◆ **Okuma Metni**
----------------

Batı cephesinin kuzey kanadına yakın sivri kemerli bir niş içinde, gerisindeki tuğla minarenin kesme taş örgülü kaidesinin batı cephesi yer almaktadır; kesme taş örgü arasında, yatay düzlemde tuğlaların farklı istiflenmesiyle oluşturulmuş geometrik kompozisyonlar yer alır.
Caminin iç mekânından ve kuzey cephesine açılmış bir kapıyla çıkılan minaresi, düzgün kesme taş örgülü kare prizmal bir kaide ile muhtemelen onarımlar sırasında yapılmış moloz taş örgülü bir bilezik ve onikigen prizmal bir pabuç üzerinde yükselen tuğladan silindirik gövdeli ve tek şerefelidir. Onikigen prizmal pabucun dikdörtgen yüzlerinin, tuğladan ve sivri kemerli sağır nişler halinde tasarlandığı ve tuğlaların farklı istiflenmesiyle oluşturulmuş geometrik kompozisyonlar içerdiği belli olmaktaysa da, hayli tahrip olmuşlardır. Benzer bir tesbit, minare gövdesi için de yapılabilir; gövde üzerinde tuğlaların farklı istiflenmesiyle oluşturulmuş geometrik düzenlemeler yapıldığı gibi, tuğla mozaiklerle oluşturulmuş zengin bir bezemenin de bulunduğu anlaşılmakla birlikte, zamanla hayli tahrip olmuşlardır. Minarenin şerefe, petek ve külâhı sonradan ilâve olunmuştur.

----------------

◆ **Verilen Bilgiler**
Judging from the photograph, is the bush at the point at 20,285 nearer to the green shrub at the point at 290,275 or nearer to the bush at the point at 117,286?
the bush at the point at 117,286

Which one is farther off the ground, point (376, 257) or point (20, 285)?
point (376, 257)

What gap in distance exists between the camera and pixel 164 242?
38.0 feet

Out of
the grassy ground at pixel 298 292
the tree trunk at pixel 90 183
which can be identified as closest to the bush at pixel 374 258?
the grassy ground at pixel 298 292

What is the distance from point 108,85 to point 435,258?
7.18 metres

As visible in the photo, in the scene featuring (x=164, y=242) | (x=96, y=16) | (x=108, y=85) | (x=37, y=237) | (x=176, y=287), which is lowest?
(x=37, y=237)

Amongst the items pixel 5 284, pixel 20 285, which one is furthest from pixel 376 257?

----------------

◆ **Alıştırma Yönergeleri**
- a) Okuma metnine göre minarenin hangi bölümleri sonradan eklenmiştir?
- b) Okuma metnine göre pabuç yüzlerindeki ve minare gövdesindeki geometrik düzenlemelerin nasıl oluşturulduğunu açıklayın.
- c) Okuma metninde "Caminin iç mekânından" ifadesinden "sonradan ilâve olunmuştur." ifadesine kadar uzanan bölümün tamamını olduğu gibi kopyalayın.
Materyalin bu çalışmada hiçbir işlevi yoktur.

◆ **Görevlere Göre Yanıtlar**
- a) Minarenin şerefe, petek ve külâhı sonradan ilâve olunmuştur.

- b) Bu geometrik düzenlemeler, tuğlaların farklı biçimlerde istiflenmesiyle oluşturulmuştur. Gövdede bunlara ek olarak tuğla mozaiklerle yapılmış zengin bir bezeme de bulunmaktadır.

- c)
Caminin iç mekânından ve kuzey cephesine açılmış bir kapıyla çıkılan minaresi, düzgün kesme taş örgülü kare prizmal bir kaide ile muhtemelen onarımlar sırasında yapılmış moloz taş örgülü bir bilezik ve onikigen prizmal bir pabuç üzerinde yükselen tuğladan silindirik gövdeli ve tek şerefelidir. Onikigen prizmal pabucun dikdörtgen yüzlerinin, tuğladan ve sivri kemerli sağır nişler halinde tasarlandığı ve tuğlaların farklı istiflenmesiyle oluşturulmuş geometrik kompozisyonlar içerdiği belli olmaktaysa da, hayli tahrip olmuşlardır. Benzer bir tesbit, minare gövdesi için de yapılabilir; gövde üzerinde tuğlaların farklı istiflenmesiyle oluşturulmuş geometrik düzenlemeler yapıldığı gibi, tuğla mozaiklerle oluşturulmuş zengin bir bezemenin de bulunduğu anlaşılmakla birlikte, zamanla hayli tahrip olmuşlardır. Minarenin şerefe, petek ve külâhı sonradan ilâve olunmuştur.